Decolou Davi Barioni, ex-presidente da TAM, será o novo presidente da Apex (Agência Brasileira de Promoção de Exportações e Investimentos), vinculada ao Ministério do Desenvolvimento.

Tempo… Dez minutos antes de ser preso, na madrugada do dia 14, Nestor Cerveró trocava mensagens com o filho, que o buscaria no aeroporto do Galeão, no Rio. Abordado pelos agentes da Lava Jato a 0h27, escreveu: “Bernardo, estão me prendendo na Polícia Federal”.

… real As mensagens estavam gravadas em um iPad apreendido com o ex-diretor da Petrobras. “Fica tranquilo. Vai ficar tudo bem”, escreveu o filho. Em menos de 10 minutos, Cerveró avisou: “Estou indo para Curitiba”.

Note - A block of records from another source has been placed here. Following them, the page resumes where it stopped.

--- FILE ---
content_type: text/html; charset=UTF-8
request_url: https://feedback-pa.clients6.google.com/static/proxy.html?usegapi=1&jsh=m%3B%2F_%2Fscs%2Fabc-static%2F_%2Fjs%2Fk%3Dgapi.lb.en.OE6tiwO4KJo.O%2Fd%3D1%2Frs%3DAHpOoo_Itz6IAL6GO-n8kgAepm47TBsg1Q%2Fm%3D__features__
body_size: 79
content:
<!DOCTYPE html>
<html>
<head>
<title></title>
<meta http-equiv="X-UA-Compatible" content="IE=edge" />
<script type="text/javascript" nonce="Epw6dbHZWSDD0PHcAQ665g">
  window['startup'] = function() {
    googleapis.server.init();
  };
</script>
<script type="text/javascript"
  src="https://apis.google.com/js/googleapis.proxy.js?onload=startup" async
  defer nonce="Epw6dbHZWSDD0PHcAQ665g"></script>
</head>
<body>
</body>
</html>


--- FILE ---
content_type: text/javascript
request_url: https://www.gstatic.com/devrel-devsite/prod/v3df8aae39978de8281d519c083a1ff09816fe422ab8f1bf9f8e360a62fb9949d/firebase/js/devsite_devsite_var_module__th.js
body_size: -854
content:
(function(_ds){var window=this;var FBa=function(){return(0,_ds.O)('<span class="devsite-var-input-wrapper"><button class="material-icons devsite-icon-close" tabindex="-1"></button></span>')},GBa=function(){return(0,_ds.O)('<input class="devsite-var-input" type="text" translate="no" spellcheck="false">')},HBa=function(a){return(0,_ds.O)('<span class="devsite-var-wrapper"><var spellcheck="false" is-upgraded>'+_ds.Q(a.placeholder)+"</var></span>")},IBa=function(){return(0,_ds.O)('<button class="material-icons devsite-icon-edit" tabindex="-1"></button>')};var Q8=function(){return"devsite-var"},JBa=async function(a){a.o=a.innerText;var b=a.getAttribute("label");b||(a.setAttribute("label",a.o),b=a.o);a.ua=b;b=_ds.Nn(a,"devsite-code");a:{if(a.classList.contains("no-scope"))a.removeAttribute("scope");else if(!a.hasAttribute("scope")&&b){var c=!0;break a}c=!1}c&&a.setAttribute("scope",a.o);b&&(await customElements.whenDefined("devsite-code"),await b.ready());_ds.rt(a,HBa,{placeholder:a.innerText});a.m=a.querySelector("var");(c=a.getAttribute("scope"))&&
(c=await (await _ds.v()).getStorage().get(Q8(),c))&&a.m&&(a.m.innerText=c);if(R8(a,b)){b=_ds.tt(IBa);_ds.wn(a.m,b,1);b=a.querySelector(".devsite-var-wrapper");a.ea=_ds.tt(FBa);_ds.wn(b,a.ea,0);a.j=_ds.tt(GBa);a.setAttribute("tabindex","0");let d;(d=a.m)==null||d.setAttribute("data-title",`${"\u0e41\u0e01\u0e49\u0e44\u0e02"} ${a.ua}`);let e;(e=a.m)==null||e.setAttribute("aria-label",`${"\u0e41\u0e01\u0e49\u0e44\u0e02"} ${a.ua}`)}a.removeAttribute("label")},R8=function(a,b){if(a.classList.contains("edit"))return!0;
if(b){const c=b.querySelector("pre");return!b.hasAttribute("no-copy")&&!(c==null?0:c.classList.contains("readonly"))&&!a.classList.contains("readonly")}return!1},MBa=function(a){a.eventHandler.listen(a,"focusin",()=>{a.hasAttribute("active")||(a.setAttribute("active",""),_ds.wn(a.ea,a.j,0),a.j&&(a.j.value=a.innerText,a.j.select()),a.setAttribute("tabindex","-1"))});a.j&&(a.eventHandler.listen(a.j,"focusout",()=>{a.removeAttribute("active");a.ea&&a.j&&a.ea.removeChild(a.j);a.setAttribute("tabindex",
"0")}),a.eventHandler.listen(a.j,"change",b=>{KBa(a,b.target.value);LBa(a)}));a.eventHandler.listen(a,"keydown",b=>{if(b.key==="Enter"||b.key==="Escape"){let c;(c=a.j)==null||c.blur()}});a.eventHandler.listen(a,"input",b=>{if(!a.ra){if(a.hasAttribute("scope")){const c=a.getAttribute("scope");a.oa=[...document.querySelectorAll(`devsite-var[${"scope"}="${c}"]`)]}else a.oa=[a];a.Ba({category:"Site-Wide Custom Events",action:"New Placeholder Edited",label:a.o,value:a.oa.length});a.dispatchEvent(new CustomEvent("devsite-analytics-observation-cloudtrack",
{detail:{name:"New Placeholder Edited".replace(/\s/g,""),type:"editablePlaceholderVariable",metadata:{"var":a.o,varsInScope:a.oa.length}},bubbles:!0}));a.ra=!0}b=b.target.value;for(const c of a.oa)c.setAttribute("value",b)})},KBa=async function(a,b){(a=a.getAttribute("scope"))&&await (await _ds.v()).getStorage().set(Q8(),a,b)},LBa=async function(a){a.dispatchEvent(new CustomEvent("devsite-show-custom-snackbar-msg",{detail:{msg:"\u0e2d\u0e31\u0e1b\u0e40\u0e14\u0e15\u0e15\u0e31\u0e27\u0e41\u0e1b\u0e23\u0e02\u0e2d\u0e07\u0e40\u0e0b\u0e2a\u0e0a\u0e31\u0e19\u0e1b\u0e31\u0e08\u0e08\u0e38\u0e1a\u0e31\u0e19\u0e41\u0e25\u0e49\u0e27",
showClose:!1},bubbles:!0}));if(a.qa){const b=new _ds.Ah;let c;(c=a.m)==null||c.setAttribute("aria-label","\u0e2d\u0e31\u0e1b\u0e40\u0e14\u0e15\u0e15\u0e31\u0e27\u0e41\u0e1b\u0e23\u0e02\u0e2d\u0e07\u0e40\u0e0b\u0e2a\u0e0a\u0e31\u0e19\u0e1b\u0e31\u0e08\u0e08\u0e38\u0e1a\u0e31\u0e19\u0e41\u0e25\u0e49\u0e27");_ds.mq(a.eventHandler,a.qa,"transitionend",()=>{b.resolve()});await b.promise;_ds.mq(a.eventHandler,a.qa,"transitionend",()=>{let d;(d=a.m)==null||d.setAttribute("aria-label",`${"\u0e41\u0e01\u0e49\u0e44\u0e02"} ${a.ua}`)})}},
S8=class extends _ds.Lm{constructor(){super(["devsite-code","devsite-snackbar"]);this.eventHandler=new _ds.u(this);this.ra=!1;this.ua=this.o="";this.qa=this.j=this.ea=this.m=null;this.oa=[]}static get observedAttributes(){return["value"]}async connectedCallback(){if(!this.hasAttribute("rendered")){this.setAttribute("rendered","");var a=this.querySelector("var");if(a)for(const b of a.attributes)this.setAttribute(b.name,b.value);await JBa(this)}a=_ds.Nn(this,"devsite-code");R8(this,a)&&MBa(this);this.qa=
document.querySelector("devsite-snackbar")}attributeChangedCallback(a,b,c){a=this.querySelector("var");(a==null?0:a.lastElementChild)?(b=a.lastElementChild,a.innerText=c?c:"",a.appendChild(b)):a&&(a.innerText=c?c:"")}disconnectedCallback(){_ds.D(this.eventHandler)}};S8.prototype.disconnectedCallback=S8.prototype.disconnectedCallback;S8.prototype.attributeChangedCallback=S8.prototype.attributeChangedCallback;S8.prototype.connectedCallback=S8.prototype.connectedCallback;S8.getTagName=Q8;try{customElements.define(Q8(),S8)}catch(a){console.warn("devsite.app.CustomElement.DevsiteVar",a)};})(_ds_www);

Leque aberto Depois de atrair o PMDB para seu arco de aliados e flertar com o PSD, o prefeito Fernando Haddad tenta se aproximar do PDT, com vistas às eleições de 2016. Articuladores do petista devem retomar o contato com a sigla em fevereiro.

Tô chegando O vereador Netinho de Paula, que se desentendeu com a cúpula do PC do B nas eleições do ano passado, pode migrar para o partido para selar a aliança.


TIROTEIO

Agora sabemos que o estelionato eleitoral de Dilma tem um agravante: foi um crime premeditado contra o trabalhador brasileiro.

DO DEPUTADO PAULO PEREIRA DA SILVA (SD-SP), presidente do partido, sobre a revelação de que revisão de regras trabalhistas foi planejada antes da eleição.


CONTRAPONTO

Chá de cadeira

Ex-integrantes da cúpula do Itamaraty tiveram um breve reencontro no último dia 19 na posse do novo secretário-geral, Sérgio Danese. O embaixador Celso Amorim, que chefiou a pasta por quase 10 anos em dois períodos distintos, assistiu à cerimônia ao lado de Samuel Pinheiro Guimarães, seu secretário-geral de 2003 a 2009.

Após 30 minutos de atraso para o início do evento, Amorim, que foi ministro da Defesa pelos últimos quatro anos, cochichou para Pinheiro Guimarães:

—De uma coisa eu tenho saudade entre os militares: as cerimônias deles sempre começavam na hora exata!